Wednesday, February 25, 2009

Take Twelve

Okay, only I could get giggly over acquiring a new Lee Morgan album. I know I just used up my monthly allotment of credits from eMusic, but they don't roll over on the calendar month, so I've got a new bundle to play with.

And so I went to the eMusic home page, and up there under Music You'll Love, the very first item was Take Twelve. I listened to the samples, and decided I had to have it. So now I have the classic The Sidewinder, the uneven but still fun Expoobident, and this new one. Can't wait to play it while coding!



Monday, February 23, 2009

Rounding out the Month

Two final acquisitions. I already heard Lift Your Skinny Fists Like Antennas to Heaven by Godspeed You! Black Emperor thanks to a loaner from Brent, and eMusic carries it, so into the iTunes library it goes.

Second, a bit of an experiment:

Godfather - Tamil Movie Soundrack by A. R. Rahman.



Sunday, February 22, 2009

Surfing on Sine Waves

I'm taking the entire weekend off this time around to try to nurse a cold into submission. I have a history of really embracing a cold, so I doubt it will be easy. Anyway, I decided to grab some music off of eMusic, and this is what I'm listening to now:



Polygon Window is another name for Richard D. James, best known as Aphex Twin. Lots of rhythmic electronic noise, sort of a 20th century canon. It's good for zoning out, or to play in the background when coding.



Tuesday, February 17, 2009

Breaking News

This movie has been sitting in my pile unwatched since the very last Anime Expo I attended (2005?). Anyway, I decided I wanted to watch a HK movie while exercising, and had one of the Twins movies all ready to go (thanks for the loaner, Lisa!) when I discovered that it was not Region 0 or 1, and so would not play on the deck downstairs. So I grabbed Breaking News off the stack as a consolation prize.

And a consolation prize is what it is. It's an acceptable action movie, with a bit of cat-and-mouse, but nothing really special, and not exhilarating in the way a silly Twins movie can be. Basic HK police action movie.


Saturday, January 31, 2009

Last Few Music Acquisitions

Find yer own links!


  • Waltz for Debby - Bill Evans

  • Konfusion - Skalpel

  • Wooly Bully - Sam the Sham & The Pharoahs (single song)

  • La Marseillaise - Django Reinhardt





Monday, January 12, 2009

Seen and Wanna See

I could have seen this years ago, but somehow, I only just now got around to watching Battle Royale, a goofy movie I won't even try to describe. Fun if grim Japanese movie. Note: Chiaki Kuriyama, who plays Takako Chigusa in Battle Royale, later played the role of Gogo Yubari, in Kill Bill, Vol. 1.

Another movie I just found out about was directed by Tarsem Singh, and was apparently making the art house rounds last year, but I missed it.
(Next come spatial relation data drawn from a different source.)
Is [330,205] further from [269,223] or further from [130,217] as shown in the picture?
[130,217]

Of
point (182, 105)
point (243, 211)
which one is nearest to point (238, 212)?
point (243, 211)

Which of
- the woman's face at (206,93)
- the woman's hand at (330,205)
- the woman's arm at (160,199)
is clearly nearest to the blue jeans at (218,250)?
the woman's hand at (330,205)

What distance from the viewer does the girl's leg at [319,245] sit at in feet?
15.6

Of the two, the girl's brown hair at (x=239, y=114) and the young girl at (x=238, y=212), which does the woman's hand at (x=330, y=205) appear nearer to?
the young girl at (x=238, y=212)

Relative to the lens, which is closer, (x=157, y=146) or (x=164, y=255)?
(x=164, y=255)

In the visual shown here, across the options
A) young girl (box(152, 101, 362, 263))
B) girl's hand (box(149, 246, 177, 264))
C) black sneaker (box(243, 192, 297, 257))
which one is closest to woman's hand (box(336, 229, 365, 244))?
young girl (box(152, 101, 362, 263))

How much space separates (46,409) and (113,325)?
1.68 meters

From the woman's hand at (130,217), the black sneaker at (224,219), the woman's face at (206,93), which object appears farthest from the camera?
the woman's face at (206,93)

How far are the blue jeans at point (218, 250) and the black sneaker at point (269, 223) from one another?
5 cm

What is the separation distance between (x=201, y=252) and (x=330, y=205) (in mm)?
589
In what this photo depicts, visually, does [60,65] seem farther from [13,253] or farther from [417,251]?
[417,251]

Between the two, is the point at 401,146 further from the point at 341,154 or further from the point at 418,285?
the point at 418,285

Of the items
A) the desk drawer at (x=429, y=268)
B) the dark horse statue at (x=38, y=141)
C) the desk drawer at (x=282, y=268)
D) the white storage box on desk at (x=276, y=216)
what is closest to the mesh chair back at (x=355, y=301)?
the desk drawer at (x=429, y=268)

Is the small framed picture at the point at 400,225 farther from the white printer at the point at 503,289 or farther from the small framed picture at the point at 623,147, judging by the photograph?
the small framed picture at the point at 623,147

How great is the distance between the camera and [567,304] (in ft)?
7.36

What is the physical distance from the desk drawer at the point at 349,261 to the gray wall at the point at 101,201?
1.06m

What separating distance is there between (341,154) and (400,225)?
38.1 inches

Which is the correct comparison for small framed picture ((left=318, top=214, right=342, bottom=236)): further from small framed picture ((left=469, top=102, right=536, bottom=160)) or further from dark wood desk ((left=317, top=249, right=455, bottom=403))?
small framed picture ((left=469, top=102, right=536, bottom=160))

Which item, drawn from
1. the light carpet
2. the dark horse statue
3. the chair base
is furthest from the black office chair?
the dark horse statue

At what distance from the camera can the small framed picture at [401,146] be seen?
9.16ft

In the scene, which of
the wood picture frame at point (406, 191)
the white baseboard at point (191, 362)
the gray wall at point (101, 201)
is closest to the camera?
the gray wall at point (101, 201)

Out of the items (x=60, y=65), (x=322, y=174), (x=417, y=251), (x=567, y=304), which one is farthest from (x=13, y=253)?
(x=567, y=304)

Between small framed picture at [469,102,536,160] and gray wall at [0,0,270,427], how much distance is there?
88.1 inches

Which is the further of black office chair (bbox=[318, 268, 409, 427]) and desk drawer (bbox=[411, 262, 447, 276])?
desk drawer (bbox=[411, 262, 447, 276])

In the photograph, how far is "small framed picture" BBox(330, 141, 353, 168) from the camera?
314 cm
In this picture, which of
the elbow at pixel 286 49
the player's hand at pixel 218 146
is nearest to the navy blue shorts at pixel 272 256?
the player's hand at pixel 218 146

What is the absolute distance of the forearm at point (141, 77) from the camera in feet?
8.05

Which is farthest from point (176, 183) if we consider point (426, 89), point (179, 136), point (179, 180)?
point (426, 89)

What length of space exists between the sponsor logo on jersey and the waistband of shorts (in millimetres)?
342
It's called The Fall, and Roger Ebert gives it unequivocal praise. It sounds really neat, so I'm gonna try to rent it some weekend in the near future. Noted here so I remember the details...



Tuesday, January 6, 2009

Sun in a Bottle

I'm just finishing up Sun in a Bottle by Charles Seife. He covers the pursuit of fusion power from the early awareness of radioactivity, through the construction of fission bombs, onward to fusion research (magnetic confinement, inertial -- laser -- confinement) and fringe science, such as cold fusion, sonoluminescence and electrostatic confinement (fusors).

[Update One: The above paragraph sounds pretty pejorative, and it is. Seife takes pains to describe how easy it is to mistake the signs of fusion, and how easy it is to become emotionally invested in the results of these smaller experiments. But he is pretty clear that the evidence is not there. I'm not going to become a champion for either side. I just read a book, people.]

It's a fascinating book, and coincidentally, I've been sitting on a video that was made a couple of years ago at Google featuring Robert Bussard. The video is called Should Google Go Nuclear? Clean, cheap, nuclear power (no, really). During the talk, Bussard presents his work on electrostatic confinement, and it's a wonderful talk, even if I don't really follow the physics that well. Sadly, Charles Seife mentions this in his book, and puts it in the same category as cold fusion and bubble fusion. I hope he's wrong. Bussard was a fascinating scientist and it would be great if he figured out a path to fusion power before he died.

[Update Two: I'm going to quote the entire paragraph on Bussard, so that M. Simon (another commentor) can judge the tone for himself:


On November 9, 2006, just days before the Olson story broke, the fusion physicist Robert Bussard gave a talk at Google about his research with a modified fusor. He had been working for the navy, but after a number of years he had run out of money for the program. The scientist told his audience that if he could only get his hands on $200 million, he would be able to produce a working power plant within four to five years. Bussard was deceiving himself if mainstream scientific thought is any guide. The equations of plasma physics strongly imply that fusorlike devices are very unlikely to produce more energy than they consume. Nature's inexorable energy-draining powers are too hard to overcome.